実務では、こうして整えた「修正後の営業利益」に、業界特性に応じた年数(通常2~5年)を掛けて、のれんを算出します。たとえば年商10億円規模の製造業で、社長個人の生命保険料や家族名義の役員報酬が利益を圧縮していたケースは珍しくありません。これらを実質利益に引き直すだけで、のれんの評価が一段上がることもあります。
M&Aプロセスにおける評価のタイミング
企業価値評価は、一度きりの計算ではありません。情報が開示されるたびに、段階的に精緻化されていきます。下表に、評価が行われる主なタイミングと内容をまとめました。
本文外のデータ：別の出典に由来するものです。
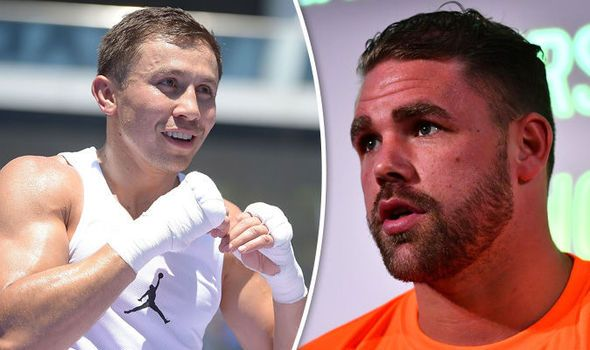 Canelo vs GGG: Gennady Golovkin eyes Billy Joe Saunders fight Miguel Cotto also possible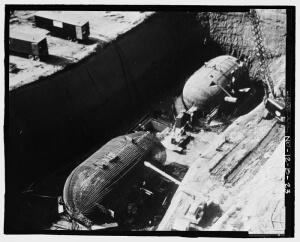 Oscar-Zero Minuteman Control Capsule and Equipment Capsule during Construction (U.S. Government public domain image)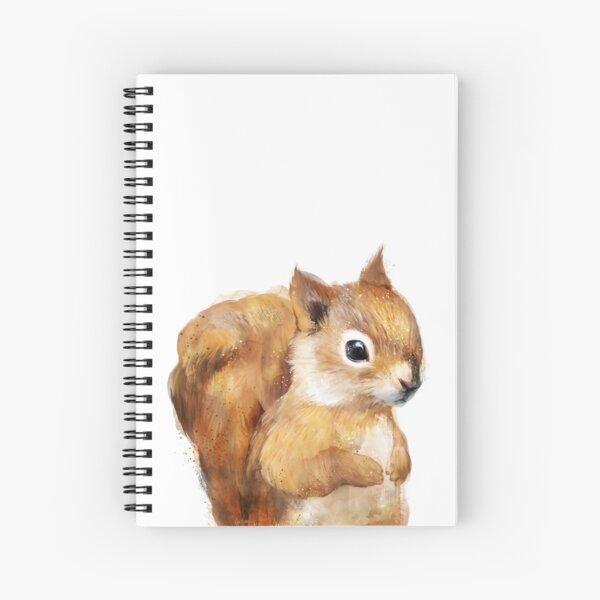 Kleines Eichhörnchen Spiralblock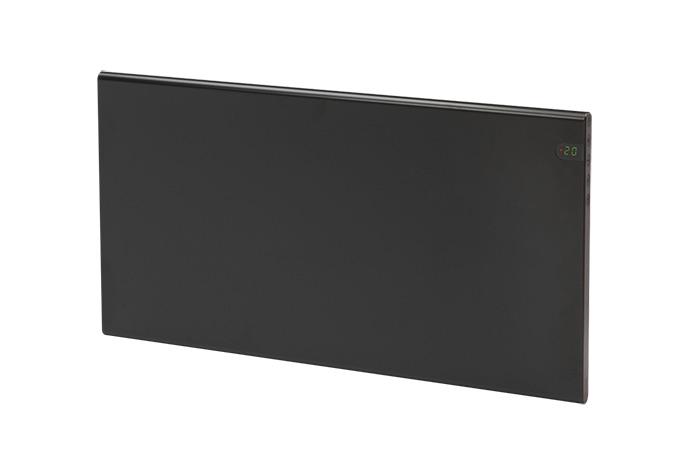 Elektrinis radiatorius GLAMOX heating H30 H 04 KDT Black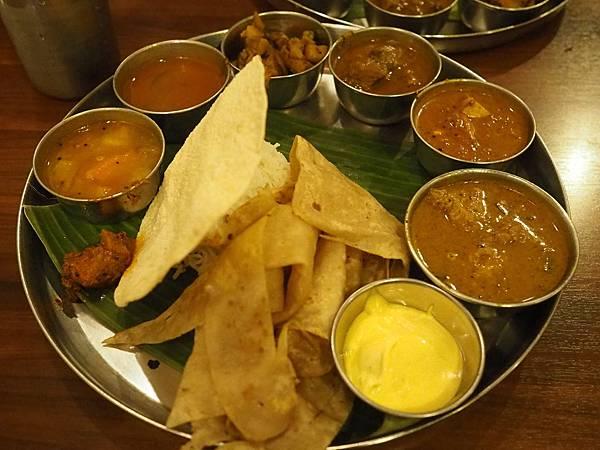 180405-8 Andhra Kitchen (3).JPG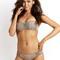 Goddess kiara bustier - elite fashion swimwear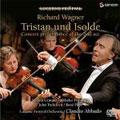 ワーグナー:楽劇《トリスタンとイゾルデ》第2幕[GNBC-2011][DVD] 製品画像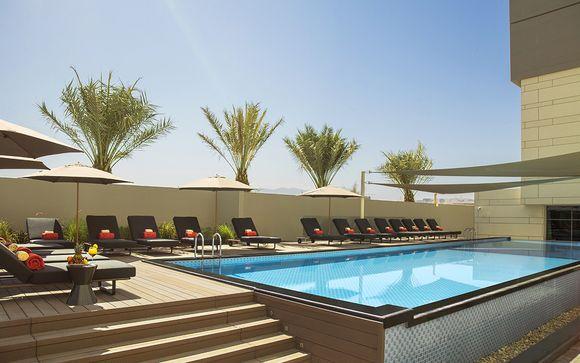 Votre extension possible à l'hôtel Sundus Rotana 4* à Mascate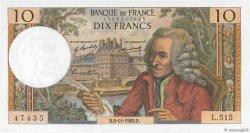 10 Francs VOLTAIRE FRANCE  1969 F.62.40 SPL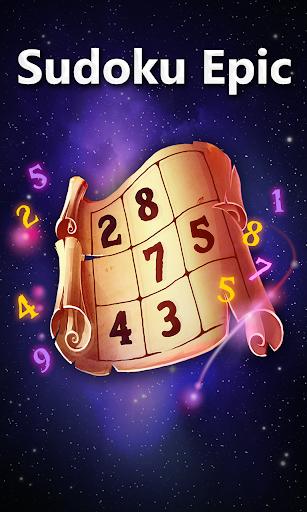 Sudoku 2.4.4 screenshots 1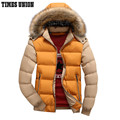 Hooded Design Men Parka Size M-3XL Casual & Fit Men's Winter Jacket Stand Collar Thick Man Down Jacket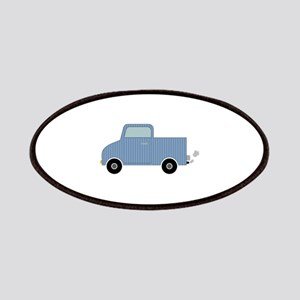 Striped Pick-Up Truck Patch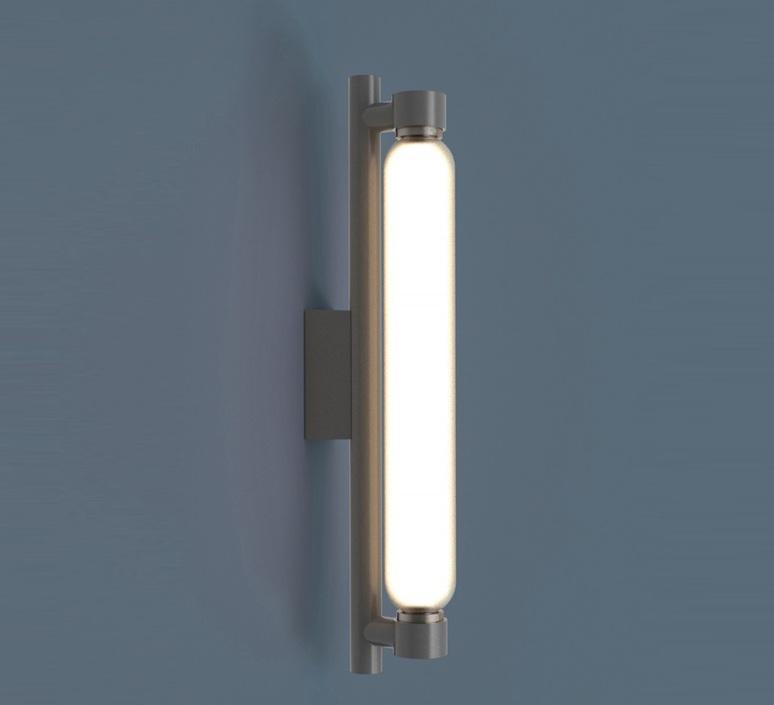 Laroche charles le corbusier applique murale wall light  nemo lighting roc ldw 31  design signed nedgis 69102 product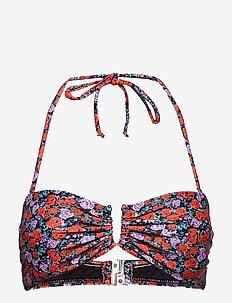 Canta bikini top MS19 - SMALL RED ROSE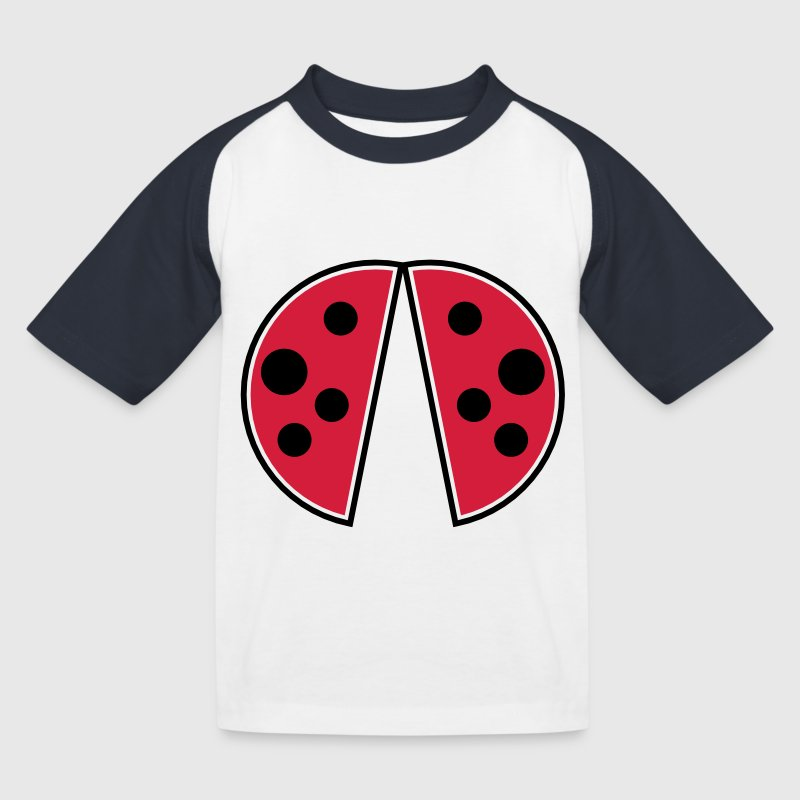 cute red black spots ladybug wings ladybug Shirts - Kids' Baseball T-Shirt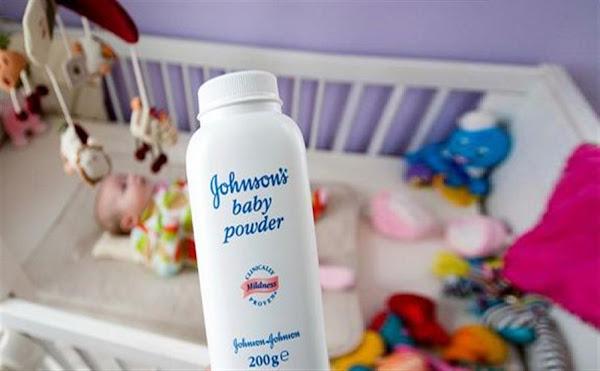 جونسون اضرار التلك talc  johnson baby powder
| 評価のタイミング | 実施内容 | 目的と特徴 |
|---|---|---|
| 1. 秘密保持契約締結後の初期評価 | 秘密保持契約を結び、資料が開示された直後に実施。譲受企業が企業概要書をもとに簡易評価を行い、基本合意で提示する譲受希望価格を決めます。 | 初期段階の目安を設定し、交渉の出発点とするための評価 |
| 2. デューデリジェンス後の最終評価 | DD実施後に行います。会計の専門家が決算書を精査し、簿外債務や税務リスク、未払残業代などを調査します。 | 発見されたリスク分を減額修正し、最終契約の価格を確定させるための評価 |
プロセスの流れと評価の関係
段階ごとに整理すると、評価の役割が見えてきます。検討・準備段階では、譲渡オーナーが自社の立ち位置を知るための自己査定。マッチング・交渉段階では、基本合意価格を決める初期評価。DD・最終契約段階では、リスクを反映した最終評価。評価額は固定値ではなく、開示の度合いに応じて動くプロセスそのものです。評価を行うタイミングの全体像も押さえておくと安心です。
企業価値評価の依頼手順と流れ
M&A仲介会社に株価算定を依頼する場合、資料がそろってから2~3週間程度が一般的です。なお中小企業庁の中小M&Aガイドラインでも、バリュエーションは時価純資産法・マルチプル法・DCF法など複数のアプローチで行うものとされ、仲介者は確定的な評価まで踏み込めず、必要に応じて公認会計士など士業の意見を求めるとされています。依頼先を選ぶうえでの一つの目安です。下表に、依頼の具体的なステップを示します。
| ステップ | 実施内容 | 必要な対応 |
|---|---|---|
| Step1:取引背景の説明 | 評価が必要となる目的や取引の背景、スケジュールを仲介会社に伝えます。 | 評価の目的や背景を明確に伝えることが、精度を左右します。 |
| Step2:資料の準備 | 評価に必要な資料の提供を求められます。 | 会社案内、履歴事項証明書、株主名簿、過去3期分の決算書・科目明細・税務申告書、時価のある資産(不動産・有価証券・保険積立金など)の時価情報、未計上債務(未払残業代・賞与引当金・退職給付引当金)、役員退職金規程と退職金債務、事業計画書(あれば)など。 |
| Step3:ヒアリング・追加資料 | 収益性や財務内容について質問を受け、追加資料の提出を求められます。 | ボリュームは目的次第ですが、一般的な中小企業M&Aで膨大になることは多くありません。 |
| Step4:評価結果の入手 | 簡易的な株式価値算定書などのレポートが報告されます。 | 算定の根拠や採用した評価方法が記載されます。 |
デューデリジェンスと企業価値評価の関係
DDの結果は、評価の計算式に直接効いてきます。調べて終わりではなく、その結果をどう数字に落とすか。ここが専門家の腕の見せ所です。
DD結果が評価額を下げるケース
DDで次のような事実が出てくると、評価はマイナス方向に修正されます。
- 滞留在庫や回収不能債権:資産価値を実態に合わせて減額します。
- 簿外負債(未払残業代・退職金積立不足):負債として計上し、純資産から差し引きます。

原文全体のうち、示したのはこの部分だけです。